Most PDFs floating online lack structural markup, creating headaches when LLMs try to parse them. The format stores glyph positions and font sizes, but text extractors must guess where headings end and paragraphs begin. This worked fine when humans were sole readers, but now ChatGPT and Claude regularly ingest PDFs and struggle with broken line wraps and flattened tables.

A developer leveraged a forgotten PDF 1.4 feature to solve this. The spec includes replacement text for marked content—originally meant for ligatures and non-Unicode characters. By attaching structured markdown to content streams, PyMuPDF and Poppler return clean hierarchies while PDF viewers display normal formatting. One file serves both audiences without conversion steps.

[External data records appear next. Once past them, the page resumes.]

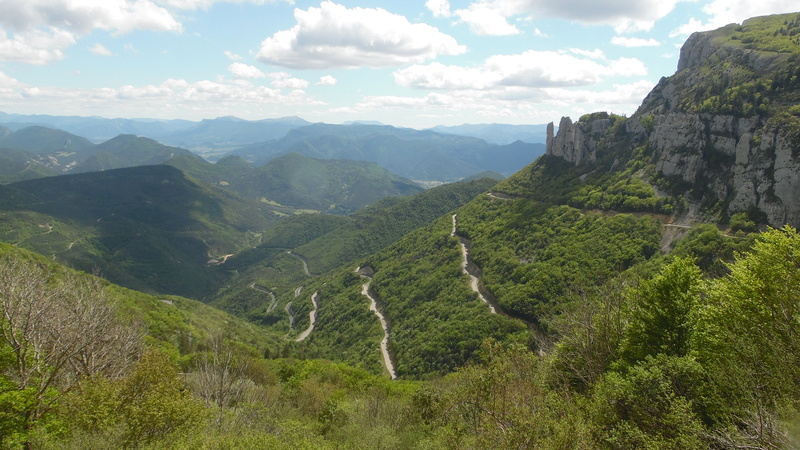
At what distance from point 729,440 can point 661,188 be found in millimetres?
86661

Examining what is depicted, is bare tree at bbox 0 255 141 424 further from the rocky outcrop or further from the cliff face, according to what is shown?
the rocky outcrop

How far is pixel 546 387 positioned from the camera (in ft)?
97.8

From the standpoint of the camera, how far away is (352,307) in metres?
126

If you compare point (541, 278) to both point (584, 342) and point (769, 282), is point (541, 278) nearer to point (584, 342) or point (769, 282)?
point (584, 342)

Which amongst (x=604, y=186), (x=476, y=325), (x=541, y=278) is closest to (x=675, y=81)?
(x=604, y=186)

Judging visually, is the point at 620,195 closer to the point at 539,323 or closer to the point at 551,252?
the point at 551,252

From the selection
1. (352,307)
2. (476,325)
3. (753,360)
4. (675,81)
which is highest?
(675,81)

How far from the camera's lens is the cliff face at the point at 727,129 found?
220 ft

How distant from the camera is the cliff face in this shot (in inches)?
2640

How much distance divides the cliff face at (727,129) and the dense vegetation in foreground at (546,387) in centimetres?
5487

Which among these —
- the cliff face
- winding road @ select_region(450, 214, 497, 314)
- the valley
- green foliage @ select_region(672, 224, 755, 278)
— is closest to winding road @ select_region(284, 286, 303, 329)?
the valley

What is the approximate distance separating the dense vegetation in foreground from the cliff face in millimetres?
54865

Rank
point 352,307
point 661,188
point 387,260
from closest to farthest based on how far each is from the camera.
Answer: point 661,188, point 352,307, point 387,260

Testing showed single-digit size overhead across resumes, textbooks, and research papers. Token counts remained roughly identical, but structure became explicit rather than inferred. Both ChatGPT and Claude returned markdown with proper headings and bullet points when fed smart PDFs, matching the embedded layer exactly.

The result is adaptive documentation: humans see familiar layouts while machines receive parseable structure. No separate versions, no manual tagging. The author plans a Google Docs extension to automate this process.